Het zal duidelijk zijn dat dit verdergaat dan de hierboven genoemde zelfontplooiing en zelfredzaamheid. We komen dan in de buurt van het zelf ontwerpen van het leven. Kiezen uit tal van mogelijkheden, keuzes maken die van belang zijn voor de vulling en inhoud van alle aspecten van het leven, is de hoogste vorm van het autonome denken. Je niet meer laten gezeggen in voorschrijvende zin door anderen, past daarbij.
Daarnaast is het een gegeven dat jonge mensen zich in steeds mindere mate laten inspireren door gesloten zingevingssystemen. Die geven velen een gevoel van beperktheid, soms beklemming, dat niet past bij de vele andere aspecten van het leven waar keuzes te maken zijn.
Wat is er een groot onderscheid tussen gedachte van zelfontwerpen en de manier waarop ds. M. Golverdingen het doel van opvoeding definieert. Hij schrijft: „De vorming van de mens, in afhankelijkheid van de zegen des Heeren, tot een zelfstandige, God naar Zijn Woord dienende persoonlijkheid, geschikt en bereid om al de gaven, die hij van Hem ontving, te besteden tot Zijn eer en tot heil van het schepsel, in alle levensverbanden, waarin God hem plaatst.”
In deze omschrijving wordt het begrip zelfstandigheid in een bijbels kader geplaatst. Het gaat niet om autonomie. De mens heeft een dienende taak, in de eerste plaats ten aanzien van God, Zijn Schepper, en vervolgens ten opzichte van de medemens.

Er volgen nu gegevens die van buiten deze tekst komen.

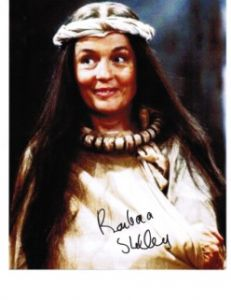 Barbara Shelley star of Dracula Prince of Darkness & Doctor Who hand signed autograph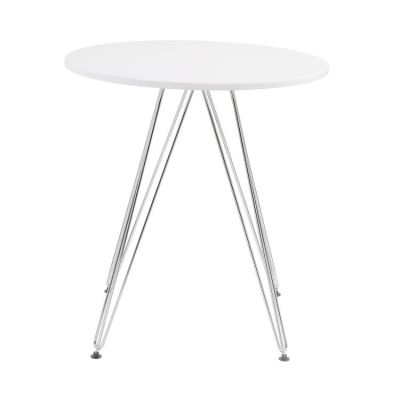 Audrey DINING TABLE-ROUND 27.5'' in White - D119-10-27WHT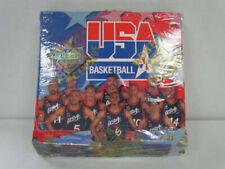 1996 Fleer USA Basketball Exclusive Sealed Hobby Box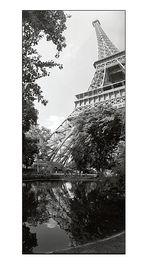 Eiffel Pano 1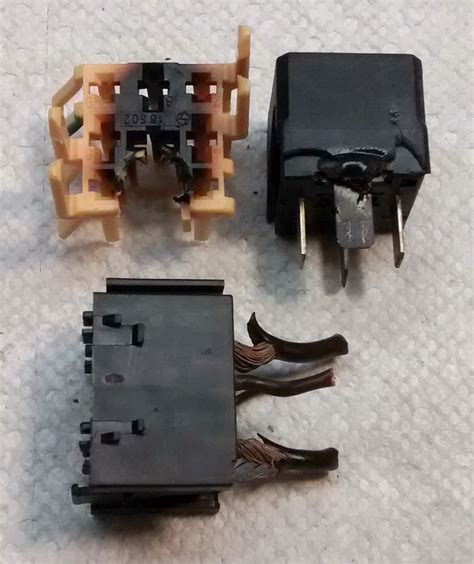 fuses relays sam modules chart mbworldorg forums
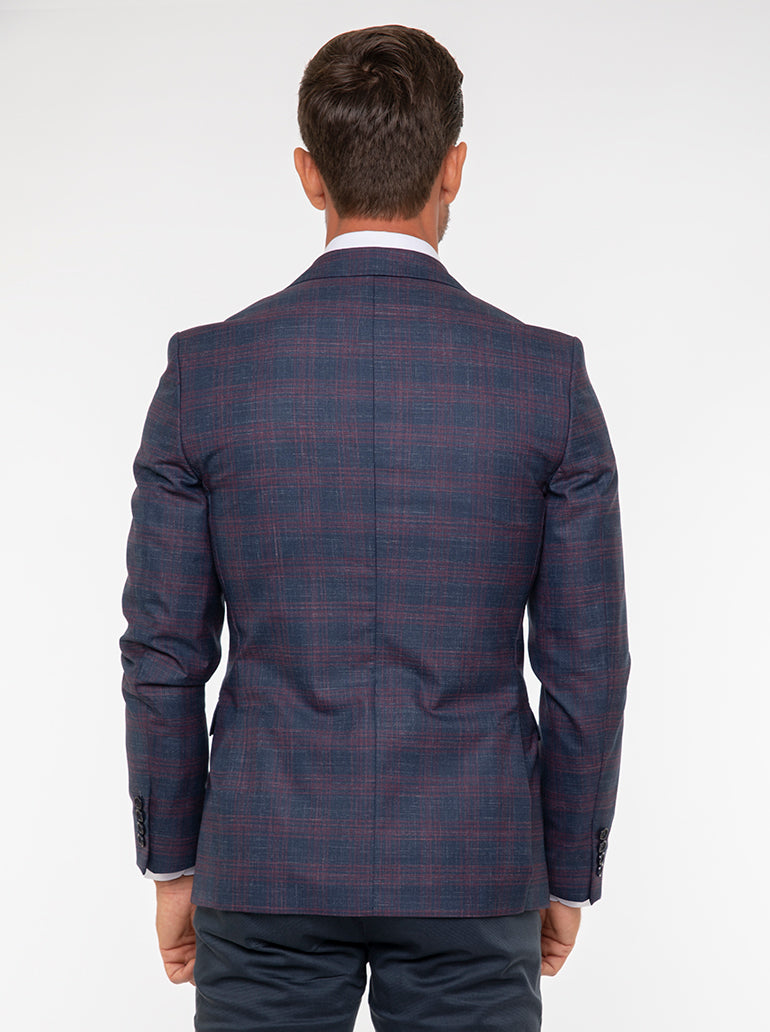 Jack Morgan Checked Navy & Maroon Blazer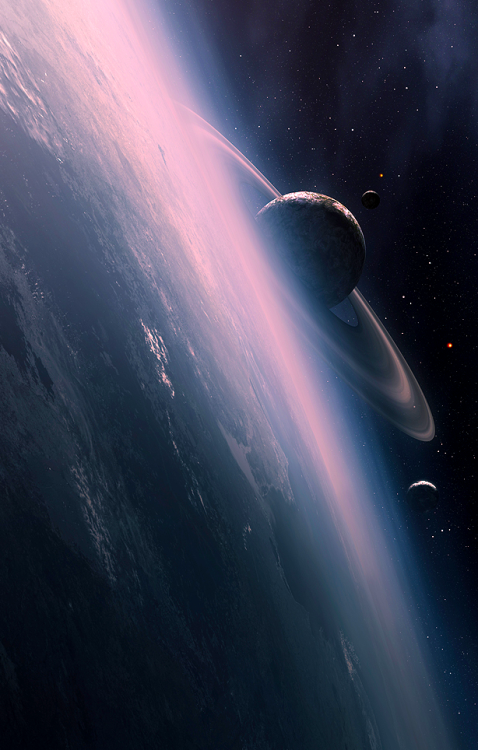 stellar-indulgence: Space Fantasy Worlds by *QAuZ Sunrise Outside World You Gotta Love Space Beauty of Space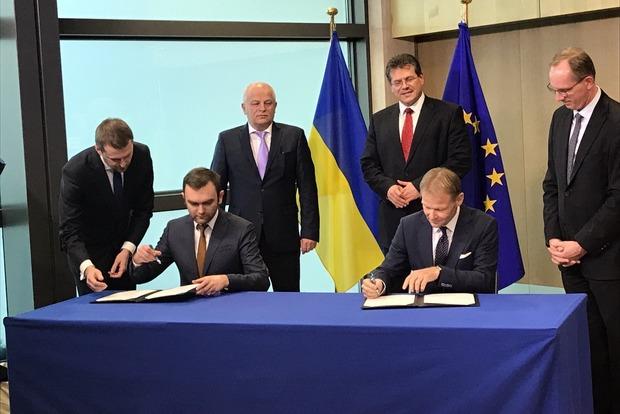 Украина и ЕИБ договорились о кредите в 30 млн евро на энергомодернизацию вузов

Het is nodig onze jongeren en ook onszelf steeds die spiegel voor te houden met de vraag: „Waar is mijn activiteit primair op gericht?” Jozua hield in zijn afscheidstoespraak het volk Israël ook een keuzemogelijkheid voor: „Kiest u heden wie gij dienen zult.” Hij mocht door het geloof met vastberadenheid zeggen: „Aangaande mij en mijn huis, wij zullen de Heere dienen.”
Die geloofskeuze heeft ons veel te zeggen. Zij wijst een betere weg voor onze tijd dan het ikgerichte zelfontwerpen.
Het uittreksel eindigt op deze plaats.